O filósofo e
escritor francês Albert Camus disse uma vez que o único tema filosófico que
valia a pena era o suicídio. Às vezes, por outras razões, me ocorre que o único
tema relevante sobre os relacionamentos cabe numa única pergunta: você é capaz
de amar alguém que retribua os seus sentimentos? A resposta automática a essa
pergunta, em quase 100% dos casos, é afirmativa. “Claro que sim”. Mas, espere
um pouco. Aproveite o momento solitário em frente desta tela e considere, sem
risco de ser descoberto: você já gostou de alguém a ponto de deixar algo de
lado por ele ou por ela? Já se percebeu duradouramente conectado a outro ser
humano, de forma que ele deixasse de ser um estranho? Já sentiu que vida de alguém
o preocupava – e o atingia - quase como se fosse a sua própria vida?
Quem consegue dizer
sim a isso tudo e não está numa relação imaginária – ou platônica – com a
pessoa do andar de cima, parabéns. Ao contrário do que diz a lenda, esse
negócio de amor não é para todo mundo. Se houvesse um teste emocional capaz de
medir nossas emoções, acredito que ele mostraria que boa parte da humanidade
não consegue estabelecer relações românticas profundas e duradouras.
Penso no sentimento
geral de que é bom estar na companhia da sua pessoa, em vez de estar com
qualquer outra. Penso em passar um dia, uma semana, um mês, sem cogitar em cair
fora. Imagino um período, qualquer que ele seja, sem que os sentimentos e as
sensações se voltem para fora da relação, em busca de horizontes que não estão
lá. Quando eu falo em amor, penso em satisfação, ainda que temporária. Quem
passa no teste? Não muitos, imagino. O que nos leva de volta ao primeiro
parágrafo e à capacidade de amar, que raramente é confrontada. Por alguma razão
inexplicável, estamos acostumados a atribuir o sucesso ou fracasso dos nossos
relacionamentos apenas aos outros. Ela não me quer, não corresponde meus
sentimentos, não é constante. Ou talvez seja algo na atitude dele, na maneira
como fala, toma sopa ou ganha a vida que fez com que eu me afastasse.
Em poucas palavras,
nossos sentimentos parecem depender apenas do que o outro faz ou é, não de nós.
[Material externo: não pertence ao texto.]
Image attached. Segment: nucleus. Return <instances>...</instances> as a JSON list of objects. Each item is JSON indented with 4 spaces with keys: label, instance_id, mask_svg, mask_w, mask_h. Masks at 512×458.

Isso acontece desde o início. Aos 13 ou 14 anos, quando nos apaixonamos pela
primeira vez, a “causa” da paixão é o outro. Sua beleza, seu comportamento, seu
sorriso. Achamos que vem tudo de fora. Nem reparamos na elaboração interna do
nosso sentimento. Não perguntamos o quê, na nossa personalidade, faz o outro
tão atraente. Damos de barato que aquela pessoa é responsável pelo que
sentimos, embora os sentimentos emanem de nós. Essa exteriorização prossegue
pelo resto da vida. Quando as coisas não dão certo – no casamento, no namoro,
no caso – rapidamente culpamos o outro e partimos para a reposição, sem
investigar nossos sentimentos. Trata-se apenas de procurar com afinco até
encontrar a pessoa certa.
Mas existe pessoa
certa para quem não consegue transpor a barreira de si mesmo e criar uma
conexão duradoura com o outro? Temo que não. Minha impressão é que aprender a
amar é trabalho para a vida inteira. Exige abrir mão do egoísmo, que é imenso.
Supõe a capacidade de se encantar com aquilo que não é apenas um reflexo de
nós. É essencial, sobretudo nos homens, superar o fascínio boçal pela
aparência, que em muitos casos funciona como um sinal de trânsito indicando o
caminho para a pessoa errada. Ao final, como tantas outras coisas na vida,
também essa precisa de tempo e de atenção.
Tempo para se
conhecer e perceber suas próprias dificuldades. Atenção para não se perder em
falsas questões. No frigir dos bolinhos, o problema não deve ser apenas a
imperfeição do outro, que existe e é imensa. O problema talvez seja a sua, a
minha, a nossa incapacidade de superá-la. De amar, apesar dela.
Autor: Ivan Martins, editor-executivo Época.